By Maureen Shawn Kennedy, MA, RN, AJN editor-in-chief
Urinary and fecal incontinence are not the kinds of health topics widely discussed—people may compare notes about knee or hip replacements or their cholesterol levels, but you’ll find few people talking about leaking urine or feces. Even at medical and nursing conferences—unless one happens to be at a conference specifically dealing with those issues—you might be hard-pressed to find the topic on a program agenda.
But these are common problems—a 1995 report in the CDC’s MMWR estimated that 15%–30% of adults over age 60 suffer from urinary incontinence. (And that was 10 years ago. No doubt that number is higher by now, given the higher numbers of people who are over 60.) Fecal incontinence occurs in about one in 12 adults—in a 2009 report, that was 18 million people.
It’s the kind of problem that can drastically change the quality of life for those who have it, due to their fear of having an “accident” in public.

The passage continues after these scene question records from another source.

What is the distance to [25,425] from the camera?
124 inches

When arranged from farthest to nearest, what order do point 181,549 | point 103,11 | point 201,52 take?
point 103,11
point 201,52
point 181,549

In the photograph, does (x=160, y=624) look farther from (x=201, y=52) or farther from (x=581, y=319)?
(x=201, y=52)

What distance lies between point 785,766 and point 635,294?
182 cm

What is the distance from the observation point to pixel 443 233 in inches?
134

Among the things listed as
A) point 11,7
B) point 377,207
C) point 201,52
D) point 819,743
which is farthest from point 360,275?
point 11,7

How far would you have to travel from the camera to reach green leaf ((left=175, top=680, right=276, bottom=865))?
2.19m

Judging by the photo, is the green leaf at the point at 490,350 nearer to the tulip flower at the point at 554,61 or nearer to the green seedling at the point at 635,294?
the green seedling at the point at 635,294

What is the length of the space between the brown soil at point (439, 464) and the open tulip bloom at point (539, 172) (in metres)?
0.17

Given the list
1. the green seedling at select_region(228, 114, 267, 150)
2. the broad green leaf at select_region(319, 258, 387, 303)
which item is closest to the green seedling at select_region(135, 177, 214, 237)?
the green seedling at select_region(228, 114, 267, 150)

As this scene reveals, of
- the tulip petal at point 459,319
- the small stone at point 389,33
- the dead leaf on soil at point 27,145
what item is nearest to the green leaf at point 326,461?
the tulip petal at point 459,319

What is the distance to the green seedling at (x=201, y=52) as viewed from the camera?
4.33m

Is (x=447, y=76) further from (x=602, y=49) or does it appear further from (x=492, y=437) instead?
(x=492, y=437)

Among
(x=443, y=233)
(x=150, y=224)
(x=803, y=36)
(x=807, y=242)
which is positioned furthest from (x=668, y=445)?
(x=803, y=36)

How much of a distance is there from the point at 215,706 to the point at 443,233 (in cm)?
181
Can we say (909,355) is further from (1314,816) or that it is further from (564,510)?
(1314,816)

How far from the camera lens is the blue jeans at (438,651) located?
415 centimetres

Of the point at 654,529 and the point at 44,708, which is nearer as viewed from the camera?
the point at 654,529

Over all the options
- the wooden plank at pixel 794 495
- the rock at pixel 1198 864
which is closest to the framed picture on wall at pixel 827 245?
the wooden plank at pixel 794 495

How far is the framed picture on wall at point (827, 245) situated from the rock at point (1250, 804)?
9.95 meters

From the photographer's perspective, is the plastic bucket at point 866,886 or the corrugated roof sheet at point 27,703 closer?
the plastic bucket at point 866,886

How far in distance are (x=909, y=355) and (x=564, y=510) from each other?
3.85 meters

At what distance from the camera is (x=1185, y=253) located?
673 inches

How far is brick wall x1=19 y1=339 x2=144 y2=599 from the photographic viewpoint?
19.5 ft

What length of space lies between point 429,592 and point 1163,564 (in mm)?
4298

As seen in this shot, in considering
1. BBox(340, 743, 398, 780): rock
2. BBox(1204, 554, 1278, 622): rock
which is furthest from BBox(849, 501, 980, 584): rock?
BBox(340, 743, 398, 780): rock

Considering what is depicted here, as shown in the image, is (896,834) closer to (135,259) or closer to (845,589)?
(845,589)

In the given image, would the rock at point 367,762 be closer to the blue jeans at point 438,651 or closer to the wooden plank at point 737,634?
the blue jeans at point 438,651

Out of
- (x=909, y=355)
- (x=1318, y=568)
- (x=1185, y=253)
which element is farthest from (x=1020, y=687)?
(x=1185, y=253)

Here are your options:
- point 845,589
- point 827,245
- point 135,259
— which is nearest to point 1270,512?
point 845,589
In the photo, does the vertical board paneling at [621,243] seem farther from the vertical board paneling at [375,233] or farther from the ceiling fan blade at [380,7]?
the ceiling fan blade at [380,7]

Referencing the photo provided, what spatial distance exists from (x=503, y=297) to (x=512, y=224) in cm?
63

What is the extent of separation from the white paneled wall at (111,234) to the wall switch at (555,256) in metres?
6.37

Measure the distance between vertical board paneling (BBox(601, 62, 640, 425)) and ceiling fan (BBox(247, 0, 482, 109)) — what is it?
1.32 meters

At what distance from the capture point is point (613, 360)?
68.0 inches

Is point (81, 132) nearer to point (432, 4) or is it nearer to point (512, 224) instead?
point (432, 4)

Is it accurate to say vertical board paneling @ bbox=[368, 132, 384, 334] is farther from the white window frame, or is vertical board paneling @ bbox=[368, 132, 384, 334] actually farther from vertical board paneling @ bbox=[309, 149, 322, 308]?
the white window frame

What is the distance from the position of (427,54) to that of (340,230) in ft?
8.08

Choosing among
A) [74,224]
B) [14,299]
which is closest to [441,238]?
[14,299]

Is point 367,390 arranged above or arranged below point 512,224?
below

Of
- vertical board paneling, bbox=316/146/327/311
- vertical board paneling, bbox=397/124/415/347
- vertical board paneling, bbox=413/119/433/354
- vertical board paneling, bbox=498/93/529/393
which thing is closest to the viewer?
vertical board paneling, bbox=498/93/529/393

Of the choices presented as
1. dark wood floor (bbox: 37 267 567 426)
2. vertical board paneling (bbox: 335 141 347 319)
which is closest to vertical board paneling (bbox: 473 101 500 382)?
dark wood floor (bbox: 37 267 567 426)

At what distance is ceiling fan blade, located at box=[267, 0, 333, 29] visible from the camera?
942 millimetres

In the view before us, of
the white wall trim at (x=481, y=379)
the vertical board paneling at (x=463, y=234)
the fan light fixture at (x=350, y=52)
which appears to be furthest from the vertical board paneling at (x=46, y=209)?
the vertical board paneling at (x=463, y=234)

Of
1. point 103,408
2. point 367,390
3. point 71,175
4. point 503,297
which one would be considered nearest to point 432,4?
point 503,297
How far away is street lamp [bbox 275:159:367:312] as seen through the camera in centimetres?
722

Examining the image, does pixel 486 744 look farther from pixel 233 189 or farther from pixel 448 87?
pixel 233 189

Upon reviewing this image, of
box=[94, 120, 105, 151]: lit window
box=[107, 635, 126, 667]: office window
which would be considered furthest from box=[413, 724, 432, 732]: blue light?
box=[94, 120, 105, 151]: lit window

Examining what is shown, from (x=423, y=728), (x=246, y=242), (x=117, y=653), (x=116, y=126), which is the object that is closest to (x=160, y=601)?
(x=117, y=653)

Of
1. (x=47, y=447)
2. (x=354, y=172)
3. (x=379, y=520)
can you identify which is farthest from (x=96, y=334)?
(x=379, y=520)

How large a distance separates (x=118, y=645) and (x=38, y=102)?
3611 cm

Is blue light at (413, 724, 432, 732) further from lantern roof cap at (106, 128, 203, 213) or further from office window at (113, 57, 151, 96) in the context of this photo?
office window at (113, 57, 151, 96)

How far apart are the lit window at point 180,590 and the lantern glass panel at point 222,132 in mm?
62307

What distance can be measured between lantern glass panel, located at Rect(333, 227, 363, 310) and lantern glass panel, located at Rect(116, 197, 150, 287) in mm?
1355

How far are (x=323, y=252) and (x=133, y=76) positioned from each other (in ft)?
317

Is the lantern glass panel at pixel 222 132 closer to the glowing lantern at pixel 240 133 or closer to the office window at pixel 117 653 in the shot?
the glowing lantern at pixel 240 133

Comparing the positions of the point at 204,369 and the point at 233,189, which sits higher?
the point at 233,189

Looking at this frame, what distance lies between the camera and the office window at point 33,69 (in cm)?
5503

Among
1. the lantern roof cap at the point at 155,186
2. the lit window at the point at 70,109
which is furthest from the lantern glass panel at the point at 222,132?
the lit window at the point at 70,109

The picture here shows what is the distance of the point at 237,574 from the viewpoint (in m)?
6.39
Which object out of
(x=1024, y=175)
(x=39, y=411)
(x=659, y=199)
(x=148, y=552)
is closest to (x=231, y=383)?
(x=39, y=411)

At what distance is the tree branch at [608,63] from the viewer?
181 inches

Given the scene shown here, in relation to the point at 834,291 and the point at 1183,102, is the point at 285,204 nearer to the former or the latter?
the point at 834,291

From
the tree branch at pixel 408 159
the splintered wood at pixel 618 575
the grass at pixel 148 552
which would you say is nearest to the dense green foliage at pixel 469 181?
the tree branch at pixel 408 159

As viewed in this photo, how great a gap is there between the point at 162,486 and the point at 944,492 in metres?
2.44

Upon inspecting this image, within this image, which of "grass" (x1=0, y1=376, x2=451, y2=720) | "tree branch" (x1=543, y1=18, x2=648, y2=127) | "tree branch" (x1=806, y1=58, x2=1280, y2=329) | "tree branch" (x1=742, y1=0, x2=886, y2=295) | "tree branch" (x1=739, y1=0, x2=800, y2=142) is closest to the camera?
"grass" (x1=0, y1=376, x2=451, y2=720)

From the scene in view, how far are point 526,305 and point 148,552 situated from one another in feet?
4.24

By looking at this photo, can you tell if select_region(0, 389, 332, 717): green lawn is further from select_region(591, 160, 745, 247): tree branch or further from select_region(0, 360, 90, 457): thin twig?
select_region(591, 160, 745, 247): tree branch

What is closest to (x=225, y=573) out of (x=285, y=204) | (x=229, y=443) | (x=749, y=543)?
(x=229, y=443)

Think about it: no extended excursions unless there are facilities all along the way (this can rule out many outdoor activities like golf, trips to the beach, or hiking); timed meals and beverages to reduce the chance of leaking, or even foregoing them altogether. It isolates people unnecessarily, and may contribute to further decline.
Our CE article this month, “Self-Management of Urinary and Fecal Incontinence,” examines self-management concepts and provides strategies to enable nurses to to help people self-manage their incontinence. Here’s the article overview:
Widely used by patients to control symptoms of chronic conditions such as diabetes, asthma, and arthritis, self-management can also help patients with urinary or fecal incontinence. The authors discuss the principles of self-management, the behaviors and skills self-managing patients need to acquire, and the nurse’s role in reinforcing their use. They then describe strategies that can be incorporated within the framework of self-management to control urinary, fecal, or dual incontinence.
The strategies are detailed and practical—perhaps the most important thing you can do is just to start the conversation. You can earn 2.3 hours of CE credit. Moreover, you’ll learn how to help patients increase their quality of life.